Susan was the only one who took the program’s informational brochure. She studied it during lunch. Norm-All was something called a “personal parameter program.” Thousands of people working for the U.S. Defense Department had been monitored for five years, and this had established the benchmarks for acceptable behavior. Each person was given a number-a sort of equation-that gradually changed as the computer gained more data about their particular lifestyle. If the number went beyond a certain parameter of normalcy, then the employee was more likely to have mental and physical problems.
A few days later infrared cameras appeared in all the buildings. The cameras automatically scanned everyone’s body and recorded blood pressure, heart rate and body temperature. There were rumors that phone calls at the Foundation Research Center were evaluated by a computer program that measured the stress level in your voice and the use of various “trigger” words.
Most of the monitoring was unobtrusive. Norm-All could track the movement of your car and evaluate the purchases you made with your bank card. Susan wondered how much weight was given to certain negative actions; your personal equation would certainly be damaged by an arrest for drunken driving, but how much did the number change when you checked out a “negative” book from the public library?
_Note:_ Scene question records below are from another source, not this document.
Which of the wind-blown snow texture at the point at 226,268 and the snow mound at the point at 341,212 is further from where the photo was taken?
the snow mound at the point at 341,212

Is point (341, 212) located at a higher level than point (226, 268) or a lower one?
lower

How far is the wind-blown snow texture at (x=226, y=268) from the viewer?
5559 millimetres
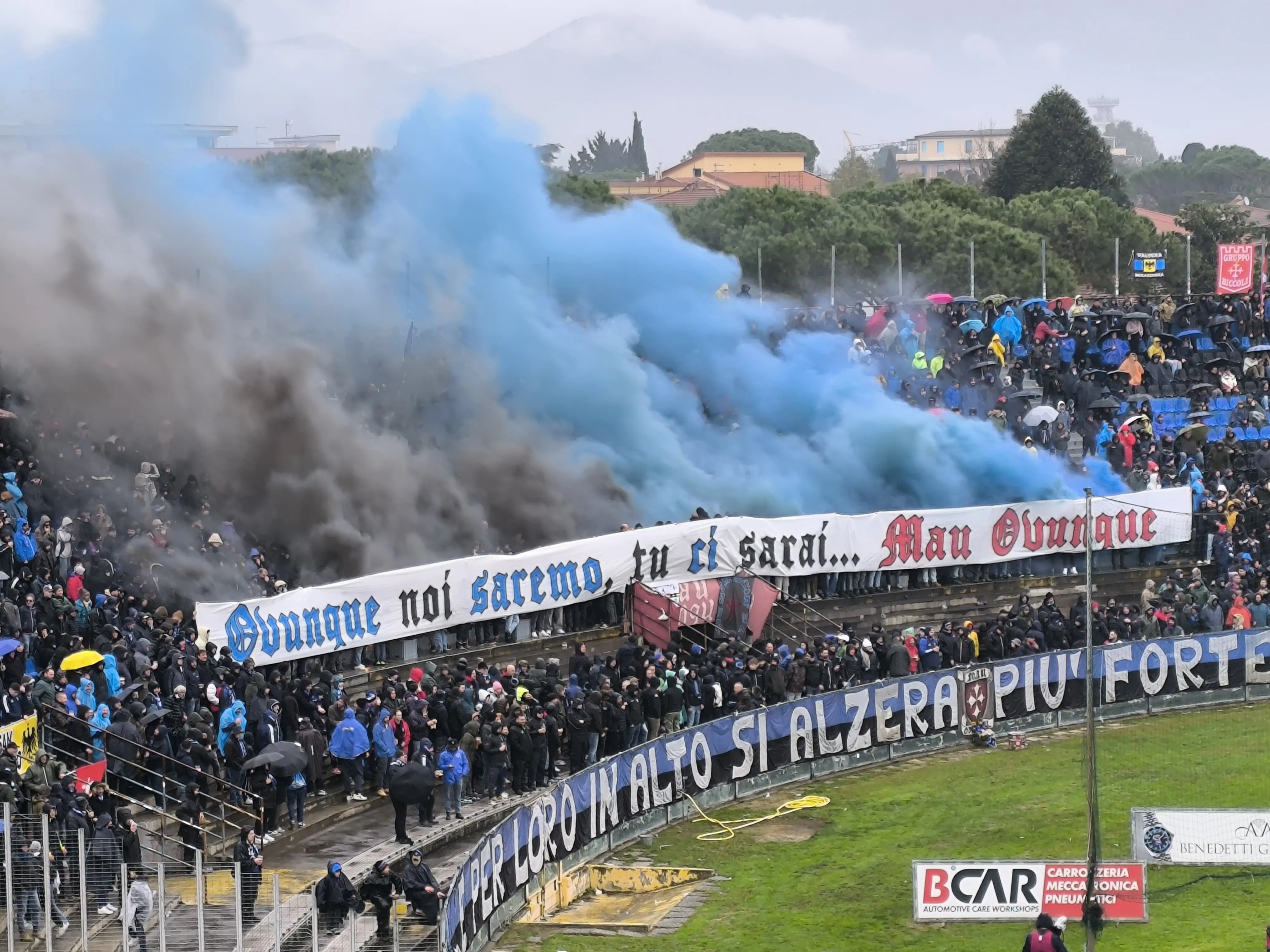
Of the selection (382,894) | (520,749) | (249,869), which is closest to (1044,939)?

There were rumors that two people were fired because of unacceptable Norm-All equations, and several part-timers were not given full-time jobs. Within a month, her research team stopped talking about anything controversial. The three acceptable topics of conversation were shopping, sports and TV shows. One Friday they all went to a bar to celebrate a colleague’s birthday; when they ordered a third round of drinks, a programmer joked, “Well, this is going to screw up our Norm-All equations!”
Everyone laughed, but there was no discussion. They just resumed their conversation about the new models of hybrid cars, and that was it.
Susan had spent her life working with computers and knew how easy it was to trace IP numbers on the Internet. In March, she stopped using her home computer, bought a used laptop at a swap meet, and began to access the wireless connection at a local café. Susan felt like an alcoholic or a drug addict-someone with a shameful problem she couldn’t control. When she left work and drove to the café, she felt as if she were entering a bad part of town with broken street lights and abandoned buildings. In obscure chat rooms, people who called themselves Free Runners made allegations about the Evergreen Foundation. Apparently the Foundation was the public face of a secret organization called the Tabula that wanted to destroy freedom. This plan was opposed by an alliance that called itself the Resistance.
At first, Susan did nothing but read the various discussion threads. But three days ago, she had taken the first step and began to chat with a few Free Runners based in Poland.
Susan switched off her notebook computer and immediately left the café. On the way home, she obeyed the speed limit and waited a few extra seconds when the stop light turned green.
She placed a frozen dinner in the microwave oven and stepped out into the back yard to find Charlie. The dog had disappeared and she could see that the door to the garage was half open. That was unusual. On two occasions, the gardener had forgotten to lock up, but he didn’t come on Wednesday. Cautious, she stood in the doorway, found the switch and flicked it on. Nothing happened. And then she heard the dog whimpering in the darkness.
“Charlie?”
A man stepped from the shadows and grabbed her arms. She fought back, kicking and screaming. Suddenly, a light came on and she saw a second man standing on a kitchen chair. Someone had loosened the light bulb and now the man was screwing it back into the fixture. Susan stopped fighting and gazed up at the person holding her arms. It was Robert-no, everyone called him Rob-a big man in his thirties who worked as a guard in the administration building.
“What are doing?” she asked.
“Don’t kick me,” Rob told her. He looked like a little boy with hurt feelings.
The man standing on the chair had a military haircut and slender body. When he stepped down and approached her, she saw his face. It was Nathan Boone-Head of Security for the Evergreen Foundation.
“Don’t worry, Susan.” Boone had a calm, measured voice. “Your dog hasn’t been hurt. But we do need to talk to you.”